29 Ekim 1923; aziz milletimizin hür yaşama iradesini ve kendi kaderine sahip çıkma kararlılığını tüm dünyaya ilan ettiği kutlu bir tarihtir. Bir asır önce yedi düvele karşı verdiğimiz İstiklal Mücadelesi, yalnızca askerî bir başarı değil, milletimizin ruhunda kök salmış hürriyet aşkının en güçlü ifadesi olmuştur. Sultan Alparslan’ın Malazgirt’te açtığı kapıdan, Osmanlı’nın üç kıtaya hükmeden adalet anlayışına kadar uzanan bu tarih, 29 Ekim 1923’te Cumhuriyetle taçlanmıştır.
Cumhuriyetimizin ilanı, sadece bir yönetim değişikliği değil, binlerce yıllık medeniyet mirasımızın yeniden inşası ve yükselişidir. Türk milleti, tarih boyunca emperyalist güçlerin boyunduruğu altına girmemiş, Kurtuluş Savaşı’nda da bu iradesini en güçlü şekilde ortaya koymuştur. Çanakkale’de verilen destansı mücadele, Sakarya’da gösterilen muazzam kahramanlık ve Büyük Taarruz’un zaferle taçlanan destanı 30 Ağustos, Cumhuriyetin sağlam temeller üzerine oturduğu tarihi adımlardır.

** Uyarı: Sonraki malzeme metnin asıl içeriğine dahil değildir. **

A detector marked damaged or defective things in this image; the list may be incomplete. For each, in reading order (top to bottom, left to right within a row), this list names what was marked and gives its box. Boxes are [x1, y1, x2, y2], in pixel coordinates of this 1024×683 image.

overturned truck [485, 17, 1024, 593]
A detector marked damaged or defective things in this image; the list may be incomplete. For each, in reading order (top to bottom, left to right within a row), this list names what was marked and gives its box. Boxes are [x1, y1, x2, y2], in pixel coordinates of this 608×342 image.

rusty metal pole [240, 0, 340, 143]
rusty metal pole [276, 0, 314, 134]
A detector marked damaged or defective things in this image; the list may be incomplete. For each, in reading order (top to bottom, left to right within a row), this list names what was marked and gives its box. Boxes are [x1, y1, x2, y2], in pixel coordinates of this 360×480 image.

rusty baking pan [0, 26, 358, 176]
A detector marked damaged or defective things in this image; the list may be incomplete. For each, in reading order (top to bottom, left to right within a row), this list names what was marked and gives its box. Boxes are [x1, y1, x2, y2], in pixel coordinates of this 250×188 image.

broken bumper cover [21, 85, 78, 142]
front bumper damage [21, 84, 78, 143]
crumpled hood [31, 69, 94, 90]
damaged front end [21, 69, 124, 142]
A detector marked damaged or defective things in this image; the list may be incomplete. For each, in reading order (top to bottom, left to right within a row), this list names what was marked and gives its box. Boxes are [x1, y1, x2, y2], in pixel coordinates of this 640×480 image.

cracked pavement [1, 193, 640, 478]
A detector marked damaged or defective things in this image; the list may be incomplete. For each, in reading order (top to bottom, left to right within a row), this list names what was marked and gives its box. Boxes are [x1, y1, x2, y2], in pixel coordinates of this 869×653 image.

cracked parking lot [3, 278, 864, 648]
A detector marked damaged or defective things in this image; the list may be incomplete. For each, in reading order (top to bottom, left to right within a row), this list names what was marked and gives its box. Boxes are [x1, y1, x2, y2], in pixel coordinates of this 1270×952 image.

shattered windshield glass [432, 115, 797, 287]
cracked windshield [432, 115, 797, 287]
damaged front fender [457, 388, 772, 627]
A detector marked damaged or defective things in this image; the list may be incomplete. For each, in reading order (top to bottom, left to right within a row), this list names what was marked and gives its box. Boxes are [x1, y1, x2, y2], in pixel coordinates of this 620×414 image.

Bu süreçte; öne çıkan en önemli husus, Cumhuriyetimizin topyekûn milletin ortak mücadelesiyle vücut bulmasıdır. Bu özelliğiyle Cumhuriyet, köklü inanç ve değerlerimizle yoğrulmuş, yüce milletimizin kimliğini ve kültürünü muhafaza eden yeni bir dönemin başlangıcı olmuştur.
Bu duygu ve düşüncelerle, Cumhuriyetimizin kurucusu Gazi Mustafa Kemal Atatürk’e ve bağımsızlığımızın mimarı aziz şehitlerimize Cenab-ı Allah’tan rahmet diliyorum.
Cumhuriyetimizin 101. yılı kutlu olsun!